──────── RECORDED DATA

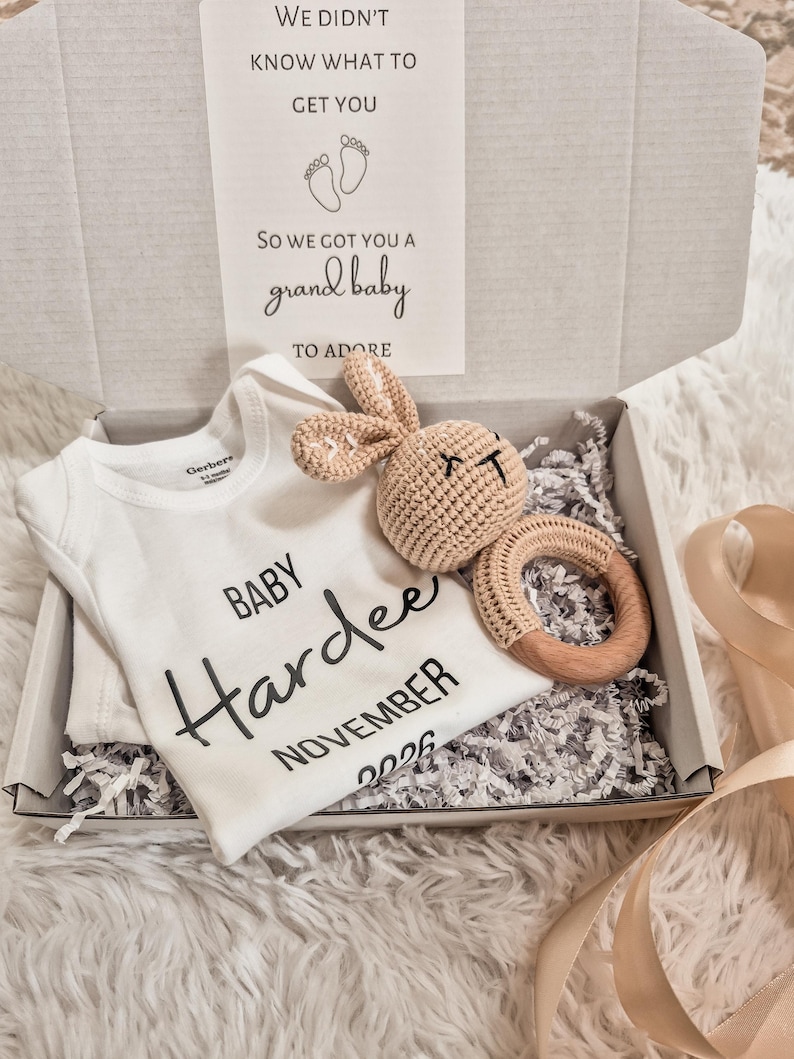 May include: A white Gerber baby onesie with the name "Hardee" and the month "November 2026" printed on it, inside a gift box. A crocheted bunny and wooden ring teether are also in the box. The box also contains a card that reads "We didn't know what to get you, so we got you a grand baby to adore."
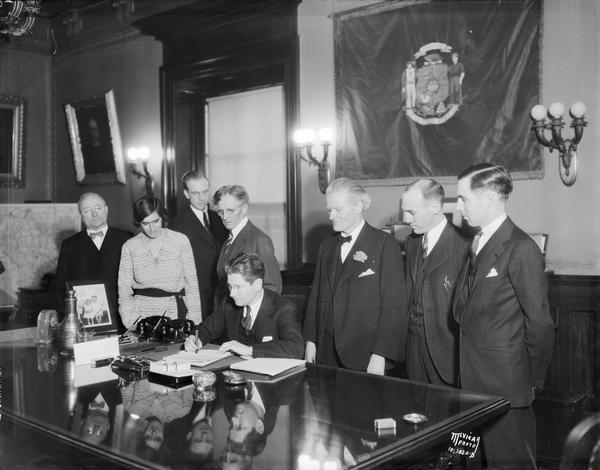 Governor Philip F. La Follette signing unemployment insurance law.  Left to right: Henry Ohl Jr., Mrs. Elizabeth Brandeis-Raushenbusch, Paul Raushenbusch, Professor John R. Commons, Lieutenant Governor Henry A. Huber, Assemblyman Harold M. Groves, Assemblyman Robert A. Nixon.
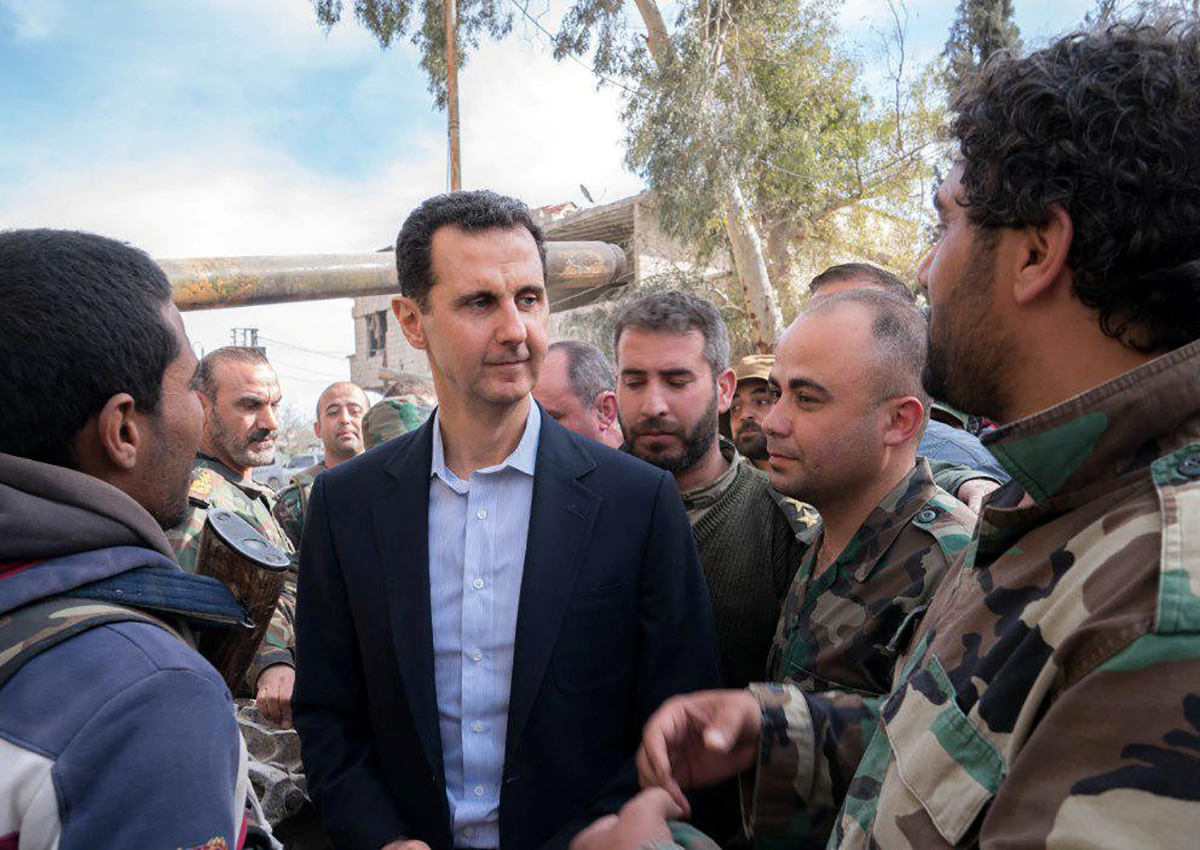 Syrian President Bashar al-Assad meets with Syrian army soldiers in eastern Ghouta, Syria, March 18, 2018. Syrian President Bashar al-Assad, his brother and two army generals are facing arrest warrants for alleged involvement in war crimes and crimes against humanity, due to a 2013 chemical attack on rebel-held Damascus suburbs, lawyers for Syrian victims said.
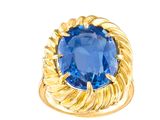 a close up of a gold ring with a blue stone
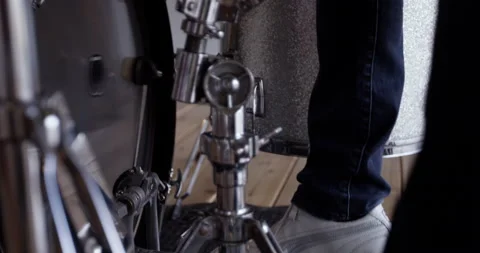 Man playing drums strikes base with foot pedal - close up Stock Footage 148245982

────────────────

* **ABOUT THIS EXERCISE**
Pictures aren't part of the copy; return each record above exactly.

* **RESPONSE AREA**
 May include: A white Gerber baby onesie with the name "Hardee" and the month "November 2026" printed on it, inside a gift box. A crocheted bunny and wooden ring teether are also in the box. The box also contains a card that reads "We didn't know what to get you, so we got you a grand baby to adore."
 Governor Philip F. La Follette signing unemployment insurance law.  Left to right: Henry Ohl Jr., Mrs. Elizabeth Brandeis-Raushenbusch, Paul Raushenbusch, Professor John R. Commons, Lieutenant Governor Henry A. Huber, Assemblyman Harold M. Groves, Assemblyman Robert A. Nixon.
 Syrian President Bashar al-Assad meets with Syrian army soldiers in eastern Ghouta, Syria, March 18, 2018. Syrian President Bashar al-Assad, his brother and two army generals are facing arrest warrants for alleged involvement in war crimes and crimes against humanity, due to a 2013 chemical attack on rebel-held Damascus suburbs, lawyers for Syrian victims said.
 a close up of a gold ring with a blue stone
 Man playing drums strikes base with foot pedal - close up Stock Footage 148245982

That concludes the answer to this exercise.